I am quite experienced in Alteryx, but I've never used any online API or parsing tools. I want to extract some spatial point fields from this website which shows the location of special post boxes in the UK: https://www.goldpostboxes.com/
If I right-click on the page and choose 'view source', I can see that data points and descriptive fields behind the map are structured in quite an ordered way in the html source, but particularly in the javascript section pictured below.
How would I go about parsing this data into Alteryx? I could save the html to a text file and attack it from there, but I like the idea of doing this live from the url. Which tool would help me, and how would I configure it to separate the lines and records from the html/javascript structure? Thanks
Solved! Go to Solution.
Thank you @jamielaird that's a great suggestion!
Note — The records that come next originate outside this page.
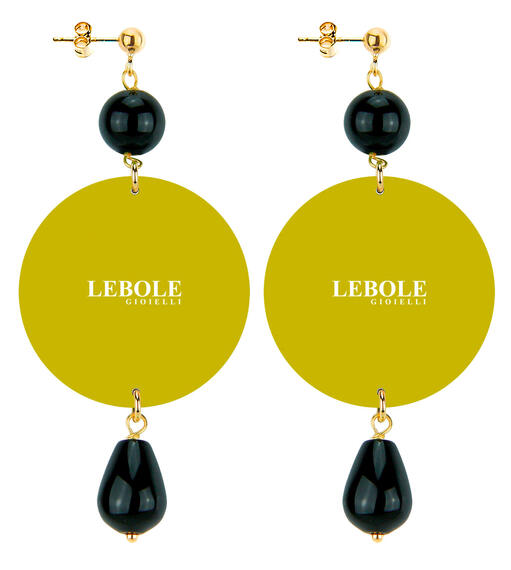 Orecchini Camelia Bianca Classico Nero - Lebole Maison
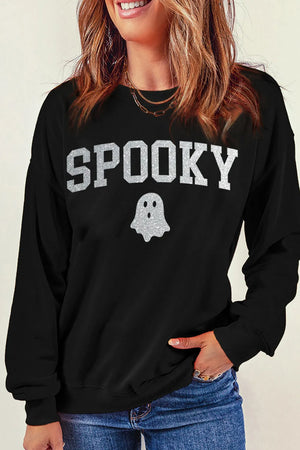 Black sweatshirt with glitter "Spooky" graphic and ghost detail
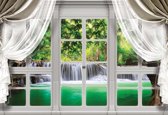 Fotobehang - Vlies Behang - Uitzicht op de Waterval in de Jungle vanuit het Raam 3D - 368 x 254 cm
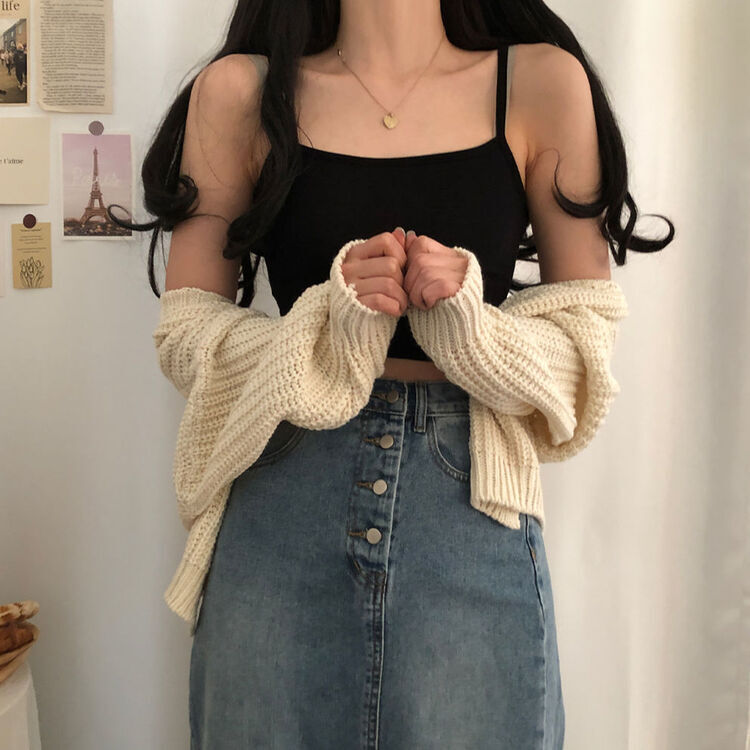 クロップキャミソール ブラック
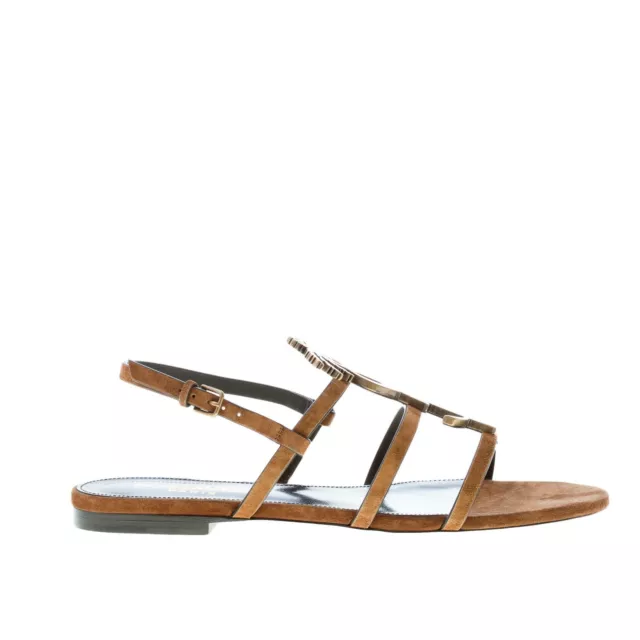 SAINT LAURENT CHAUSSURES femme brown suede Cassandra flat sandal with YSL logo EUR 499 00 PicClick FR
Here is my attempt #1. It gets me what I need, but it's long and ugly. I struggled with using multi-character delimiters in Text to Columns, so I had to do a Find Replace to identify certain key parts of the html/javascript, using the @ symbol as my (hopefully) unique delimiter.
I would be really grateful if anyone could suggest how this could be tidied up in Regex. I'm sure it can be done in 3 tools instead of 23! Thanks
Good morning. 3 was a challenge. I settled for 4. But since I believe in dropping data early, I have a couple of SELECT tools thrown in for good measure. The KEY tools are:
Once you get the data parsed to this point, you have data that appears as -0.1315429 51.4995718. Then you have an easy task to break that into two separate fields with a TEXT to COLUMNS tool. After that I used a SELECT to drop the data and rename Lon and Lat fields.
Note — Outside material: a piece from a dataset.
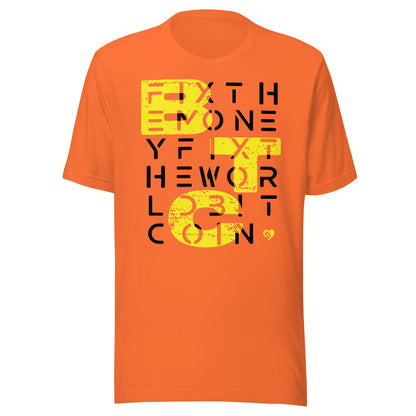 Orange t-shirt with scrambled text fix the money fix the world btc design on a white background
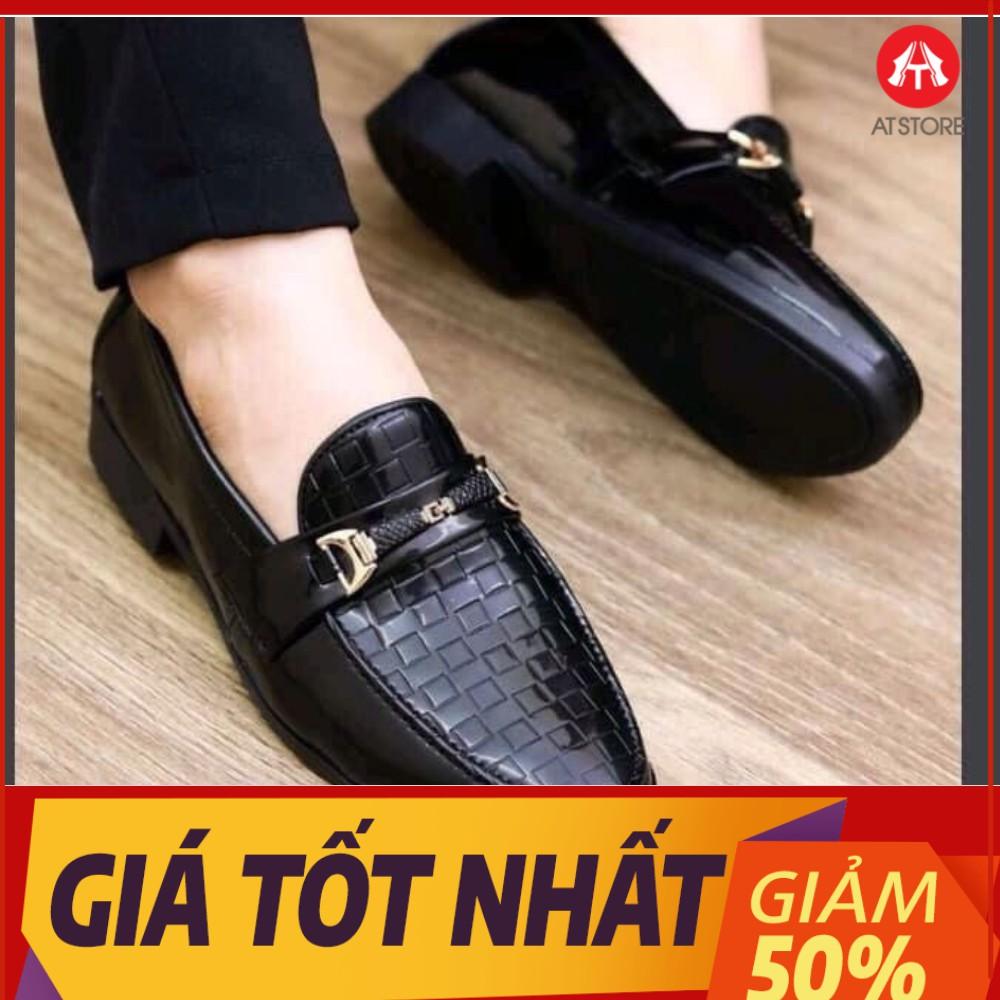 Giày Lười Nam Công Sở Da Bóng Cao Cấp Quai Vàng dập vân, Giày Nam giá Rẻ,đê khâu - Giảm 5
I haven't reviewed your workflow and see that you are creating points at the end of the process. This should get you where you want to be quickly. There may be other data that you are looking for, but this answers the root question of getting to the POINT data.
Cheers,
Mark
Whoa, this is amazing! Thank you. I don't have the slightest idea how the regex works, but work it does.
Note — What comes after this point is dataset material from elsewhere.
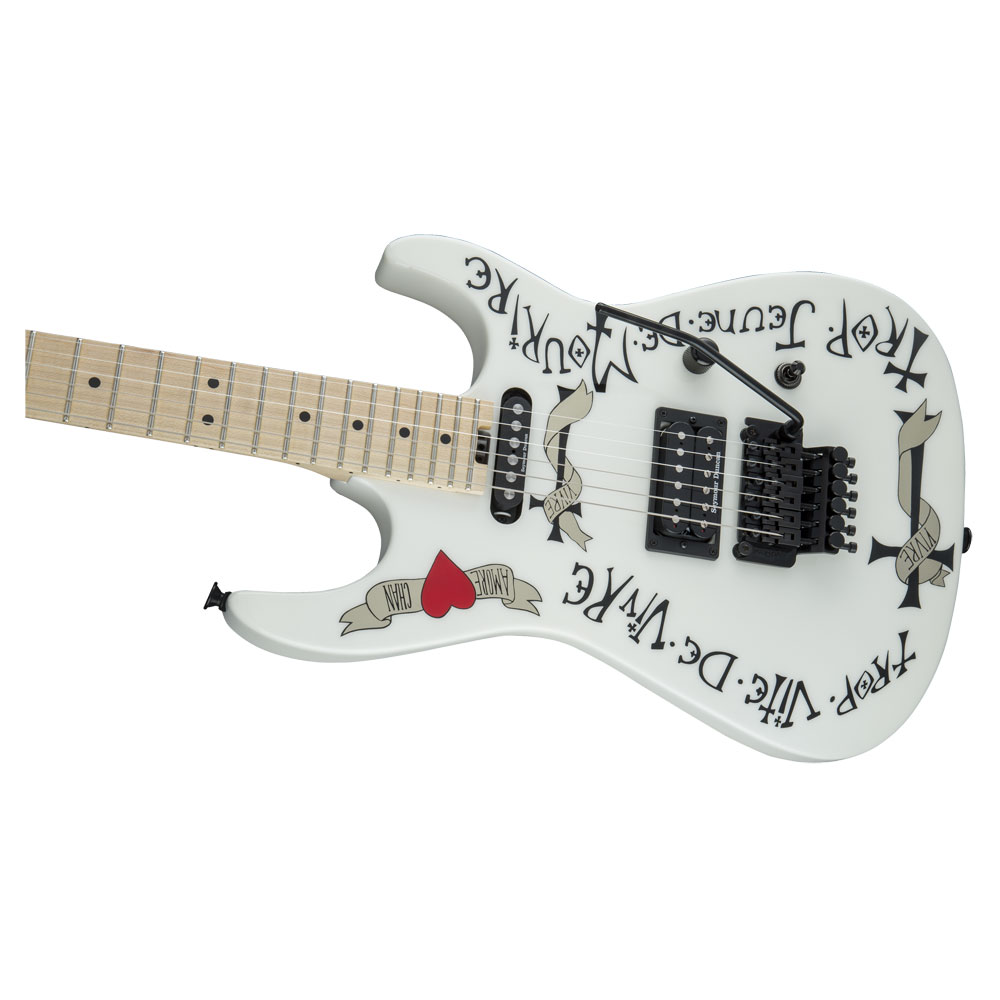 Charvel Warren DeMartini USA Signature Frenchie Snow White with Frenchie Graphic エレキギター ボディ全体像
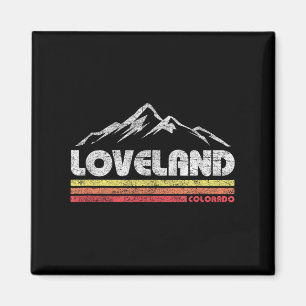 Vintage Retro Loveland Colorado Mountainbike Skii Magnet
In my version I managed to scrape another field with a name or title. I found that this information preceded the POINT tag as follows:
So my inelegant long hand solution could look for the text immediately before the title, eg /a\u003E","title":", and then parse whatever comes next. The item order is clearly important here, because the title precedes the geometry. How would regex handle this order-specific operation?